- What to work on -
Write out the entries word for word, starting at the line that contains "Of the following" and going on through the last line of the entries.

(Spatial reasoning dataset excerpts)
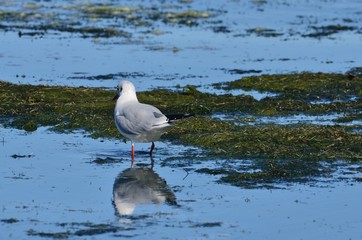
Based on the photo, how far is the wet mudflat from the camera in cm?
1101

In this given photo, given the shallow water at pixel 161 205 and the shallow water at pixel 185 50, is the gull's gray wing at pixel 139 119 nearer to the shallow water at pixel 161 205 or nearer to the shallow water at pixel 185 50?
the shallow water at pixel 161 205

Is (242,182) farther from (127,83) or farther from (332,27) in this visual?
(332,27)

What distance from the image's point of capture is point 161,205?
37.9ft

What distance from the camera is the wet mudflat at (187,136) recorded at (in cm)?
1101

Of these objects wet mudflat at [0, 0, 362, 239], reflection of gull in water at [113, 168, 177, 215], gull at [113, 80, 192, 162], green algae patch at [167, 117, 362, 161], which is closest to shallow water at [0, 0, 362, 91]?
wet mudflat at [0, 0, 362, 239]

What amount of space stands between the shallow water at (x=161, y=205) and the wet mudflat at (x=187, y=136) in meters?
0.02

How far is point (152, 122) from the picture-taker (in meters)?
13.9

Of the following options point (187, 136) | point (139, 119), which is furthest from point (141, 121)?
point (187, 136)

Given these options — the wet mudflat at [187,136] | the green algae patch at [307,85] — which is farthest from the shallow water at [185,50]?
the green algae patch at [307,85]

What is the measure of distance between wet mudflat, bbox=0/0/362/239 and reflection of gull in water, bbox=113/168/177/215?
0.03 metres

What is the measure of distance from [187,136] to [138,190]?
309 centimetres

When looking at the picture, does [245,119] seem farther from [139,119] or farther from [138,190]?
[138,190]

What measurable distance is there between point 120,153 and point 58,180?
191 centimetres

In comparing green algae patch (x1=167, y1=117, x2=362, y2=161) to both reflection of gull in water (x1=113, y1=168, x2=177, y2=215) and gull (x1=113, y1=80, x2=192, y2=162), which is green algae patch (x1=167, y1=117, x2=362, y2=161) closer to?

- Result of this task -
Of the following options point (187, 136) | point (139, 119), which is furthest from point (141, 121)?
point (187, 136)

Given these options — the wet mudflat at [187,136] | the green algae patch at [307,85] — which is farthest from the shallow water at [185,50]?
the green algae patch at [307,85]

What is the measure of distance between wet mudflat, bbox=0/0/362/239 and reflection of gull in water, bbox=113/168/177/215?
0.03 metres

What is the measure of distance from [187,136] to [138,190]?
309 centimetres

When looking at the picture, does [245,119] seem farther from [139,119] or farther from [138,190]?
[138,190]

What measurable distance is there between point 120,153 and point 58,180?
191 centimetres

In comparing green algae patch (x1=167, y1=117, x2=362, y2=161) to both reflection of gull in water (x1=113, y1=168, x2=177, y2=215) and gull (x1=113, y1=80, x2=192, y2=162), which is green algae patch (x1=167, y1=117, x2=362, y2=161) closer to?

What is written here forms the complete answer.